Xu, de 35 anos, soma cinco participações olímpicas, 35 vitórias em Taças do Mundo — um recorde na disciplina de saltos acrobáticos — e lidera atualmente o ranking da Taça do Mundo. A Federação Internacional de Esqui e Snowboard descreveu-a como a melhor saltadora acrobática de sempre.
Além do ouro em Pequim-2022, conquistou a prata por equipas mistas nos mesmos Jogos e a prata individual em Sochi-2014.
Na final de quarta-feira, na estância alpina de Livigno, Xu destacou-se das adversárias, alcançando 112,90 pontos no último salto, contra 102,17 de Scott e 101,90 de Shao.
Xu emocionou-se, erguendo os braços em celebração enquanto segurava a bandeira chinesa.
Scott, também com 35 anos e quatro participações olímpicas, tinha afirmado que queria conquistar o ouro, mas a australiana não conseguiu superar a rival chinesa. O facto de ambas ocuparem os dois primeiros lugares é notável numa modalidade normalmente dominada por atletas mais jovens.

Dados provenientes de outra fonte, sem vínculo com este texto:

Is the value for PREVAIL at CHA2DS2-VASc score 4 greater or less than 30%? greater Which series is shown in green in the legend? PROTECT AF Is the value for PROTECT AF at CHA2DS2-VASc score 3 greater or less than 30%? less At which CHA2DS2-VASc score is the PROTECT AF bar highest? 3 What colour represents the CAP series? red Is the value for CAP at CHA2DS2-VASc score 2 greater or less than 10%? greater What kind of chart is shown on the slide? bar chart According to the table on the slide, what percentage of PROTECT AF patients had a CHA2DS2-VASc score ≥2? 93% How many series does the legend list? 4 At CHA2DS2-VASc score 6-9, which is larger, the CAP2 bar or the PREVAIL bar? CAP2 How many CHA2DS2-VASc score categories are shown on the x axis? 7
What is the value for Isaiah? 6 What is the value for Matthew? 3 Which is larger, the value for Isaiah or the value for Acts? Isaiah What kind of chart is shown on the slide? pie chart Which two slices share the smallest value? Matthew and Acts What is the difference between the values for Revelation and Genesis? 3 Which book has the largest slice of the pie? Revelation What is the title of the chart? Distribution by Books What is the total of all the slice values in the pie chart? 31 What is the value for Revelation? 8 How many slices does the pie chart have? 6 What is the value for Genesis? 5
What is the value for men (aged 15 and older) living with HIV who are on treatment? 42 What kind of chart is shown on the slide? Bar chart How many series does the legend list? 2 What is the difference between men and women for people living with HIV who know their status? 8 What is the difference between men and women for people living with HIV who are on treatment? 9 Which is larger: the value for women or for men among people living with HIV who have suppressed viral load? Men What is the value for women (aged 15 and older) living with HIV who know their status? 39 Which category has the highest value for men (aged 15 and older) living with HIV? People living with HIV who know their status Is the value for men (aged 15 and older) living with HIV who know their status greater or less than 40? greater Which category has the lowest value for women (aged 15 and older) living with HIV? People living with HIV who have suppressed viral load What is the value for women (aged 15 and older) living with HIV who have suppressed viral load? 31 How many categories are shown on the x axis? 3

Shao, de 24 anos, participou nos seus segundos Jogos Olímpicos e conquistou a sua primeira medalha.
Os saltos acrobáticos são uma disciplina desafiante, em que os atletas saltam de uma rampa quase vertical, lançando-se até 20 metros no ar e realizando acrobacias complexas antes de aterrarem numa encosta íngreme. Durante o exercício, atingem velocidades superiores a 60 quilómetros por hora. As prestações são avaliadas pela altura, distância, estilo, grau de dificuldade e aterragem, com uma pontuação máxima de 150.
A disciplina faz parte do programa olímpico desde Lillehammer 1994.